Читаем Собрание сочинений. Т.26. Из сборников: «Поход», «Новый поход», «Истина шествует», «Смесь». Письма полностью

Нельзя было бы придумать лучшего заглавия. Весь первый том «Происхождения современной Франции» доказывает действительно, что революция вышла из самой почвы края и везде одновременно. Тэн напирает на глубокую нищету, царствовавшую во Франции; в ней умирали с голоду, и народ, сидя в этом аду, с отчаянием протягивал руки к золотому веку, о котором смутно толковали. Отсюда лихорадочное ожидание, затем гнев, бунты, вспыхивающие мало-помалу с одного конца государства до другого. Надо прочитать у Тэна картины жестокого голода, о котором нынешняя Франция, богатая и счастливая, не может составить себе понятия. Надо видеть, как народ толпится у дверей хлебопеков, как крестьяне дерутся, чтобы не дать увезти свой хлеб, как обозы с хлебом грабятся по большим дорогам голодными, как трепещут села, которым только грезятся, что шайки разбойников, являющиеся жечь села, — всеобщая паника, возвещающая о глубоком общественном потрясении. Вся нация охвачена одним и тем же припадком, тот же ветер пронесся по всем этим головам; целое общество рушится.

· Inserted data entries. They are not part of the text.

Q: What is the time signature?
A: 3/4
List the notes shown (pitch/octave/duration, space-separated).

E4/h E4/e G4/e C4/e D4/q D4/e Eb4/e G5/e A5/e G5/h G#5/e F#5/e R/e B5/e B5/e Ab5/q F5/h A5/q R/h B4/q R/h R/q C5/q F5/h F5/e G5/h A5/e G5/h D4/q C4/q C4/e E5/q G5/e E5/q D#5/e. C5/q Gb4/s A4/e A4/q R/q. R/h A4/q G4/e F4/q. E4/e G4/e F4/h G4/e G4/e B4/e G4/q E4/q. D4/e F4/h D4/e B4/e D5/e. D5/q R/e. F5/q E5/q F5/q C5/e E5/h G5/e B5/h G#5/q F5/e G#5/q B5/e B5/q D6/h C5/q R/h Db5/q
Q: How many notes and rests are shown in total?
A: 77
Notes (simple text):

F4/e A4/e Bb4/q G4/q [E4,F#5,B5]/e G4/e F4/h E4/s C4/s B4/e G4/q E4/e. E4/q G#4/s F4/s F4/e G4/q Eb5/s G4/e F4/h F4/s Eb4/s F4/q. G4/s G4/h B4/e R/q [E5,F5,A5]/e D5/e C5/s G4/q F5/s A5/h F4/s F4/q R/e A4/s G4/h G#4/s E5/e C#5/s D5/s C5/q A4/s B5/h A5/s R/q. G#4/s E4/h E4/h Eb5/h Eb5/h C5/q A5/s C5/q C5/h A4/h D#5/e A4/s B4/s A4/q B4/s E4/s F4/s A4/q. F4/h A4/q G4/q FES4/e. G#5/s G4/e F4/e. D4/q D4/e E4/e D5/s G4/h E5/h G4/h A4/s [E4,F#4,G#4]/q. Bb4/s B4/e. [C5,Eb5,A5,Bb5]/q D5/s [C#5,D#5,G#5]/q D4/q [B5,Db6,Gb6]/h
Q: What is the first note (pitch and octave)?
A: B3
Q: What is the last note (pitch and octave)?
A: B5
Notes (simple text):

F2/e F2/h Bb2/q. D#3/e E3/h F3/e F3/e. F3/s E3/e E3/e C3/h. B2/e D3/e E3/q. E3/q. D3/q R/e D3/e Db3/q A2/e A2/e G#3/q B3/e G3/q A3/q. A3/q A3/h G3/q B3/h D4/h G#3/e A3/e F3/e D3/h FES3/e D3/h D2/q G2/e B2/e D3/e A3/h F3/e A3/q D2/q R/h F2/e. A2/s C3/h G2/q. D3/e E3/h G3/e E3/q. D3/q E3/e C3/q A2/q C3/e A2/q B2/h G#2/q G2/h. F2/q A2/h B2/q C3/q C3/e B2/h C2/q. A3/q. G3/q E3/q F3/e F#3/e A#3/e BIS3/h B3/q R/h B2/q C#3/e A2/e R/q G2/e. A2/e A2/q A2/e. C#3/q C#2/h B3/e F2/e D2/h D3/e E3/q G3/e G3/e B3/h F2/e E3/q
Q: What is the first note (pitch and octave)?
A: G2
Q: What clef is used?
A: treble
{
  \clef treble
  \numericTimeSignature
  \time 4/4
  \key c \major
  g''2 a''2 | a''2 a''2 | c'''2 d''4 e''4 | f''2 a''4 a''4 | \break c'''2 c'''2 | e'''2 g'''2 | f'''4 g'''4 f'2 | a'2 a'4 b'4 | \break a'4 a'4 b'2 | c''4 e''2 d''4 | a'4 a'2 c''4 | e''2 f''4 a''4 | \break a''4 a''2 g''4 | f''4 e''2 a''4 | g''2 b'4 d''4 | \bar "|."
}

И вот вдруг в опровержение этой широко набросанной картины, такой правдивой и горестной, Тэн через несколько страниц стремится как будто доказать, что революция была делом одной горсти бунтовщиков. Ничего не может быть страннее. Здесь мы сталкиваемся с двумя течениями, проходящими с одного конца книги до другого: духом анализа, излагающим факты в превосходном порядке, и духом реакции, который глухо возмущается и ежеминутно проскакивает и извращает логику выводов. Тэн же показал нам всю Францию, встающую с общим воплем голода, раздосадованную, подавленную, разоренную, истощившую всю свою кровь и все свои деньги. И вдруг он забывает об этой картине и начинает доказывать, что революция вышла из Пале-Рояля, [54]что Пале-Рояль создал восемьдесят девятый год. Привожу его собственные слова: «Уже агитаторы являются бессменно. Пале-Рояль превратился в клуб на открытом воздухе, где весь день и до глубокой ночи они подзадоривают друг друга и подстрекают толпу к насилиям. В эти пределы, охраняемые привилегиями Орлеанского дома, полиция не смеет проникать; слово там свободно, и публика, пользующаяся им, как будто нарочно создана для того, чтобы им злоупотреблять. Это — публика, приличная для такого места. Центр проституции, картежной игры, праздности и брошюр. Пале-Рояль привлекает к себе все это население без корней, кочующее в большом городе; не имея ни ремесла, ни домашнего очага, оно живет лишь из любопытства или ради наслаждения; это — неизменные посетители кофеен, шатуны по вертепам, авантюристы и неудачники, отверженцы литературы, искусства и адвокатуры, прокурорские клерки, студенты, зеваки, праздношатающиеся, иностранцы и обитатели меблированных комнат». Итак, вот творцы французской революции, вот те, кто ускорил движение и приблизил его окончательный финал. Это вызывает улыбку. Спрашиваю вас, что мог бы сделать Пале-Рояль, не будь позади него целой Франции, которая его толкала? Что в данную минуту Пале-Рояль превратился в обширный клуб — это факт исторический и понятный. Для агитации требовался очаг. Но, повторяю, революция вышла не оттуда, и Тэн, настаивая на этом, говоря с таким презрением об агитаторах, обнаруживает только свое великое желание составить обвинительный акт против революции.

Это желание еще очевиднее в картине, которую он набрасывает, — прения в собрании. Там было, говорит он, шестьсот зрителей в трибунах, которые вмешивались в прения и навязывали свою волю. И дописывается до следующего: «Благодаря этому вмешательству галереи радикальное меньшинство, около тридцати членов, руководит большинством и не дозволяет им высвободиться из-под ига». Таким образом, теперь уже не Пале-Рояль, не толпа декретирует революцию, а тридцать человек, тридцать депутатов крайних мнений. Это, право, не серьезно. Тэн может привести несколько заседаний, во время которых произошли некоторые факты; но позади тридцати членов, о которых он говорит, позади шестисот зрителей, поддерживающих их, мы всегда будет видеть громадную массу взбунтовавшихся рабочих и крестьян, всю нацию, которая встала, как один человек. Катастрофа была неизбежна. Остается только изучить, почему она совершилась в этом духе, а не в ином. Желать превратить ее в дело меньшинства — значит, повторяю, желать разбирать ее с точки зрения человека партии, а не историка-натуралиста. Несомненно, что люди действия, буяны, становящиеся во главе, всегда бывают в меньшинстве. Но только эти люди бывают бессильны, если не опираются на толпу.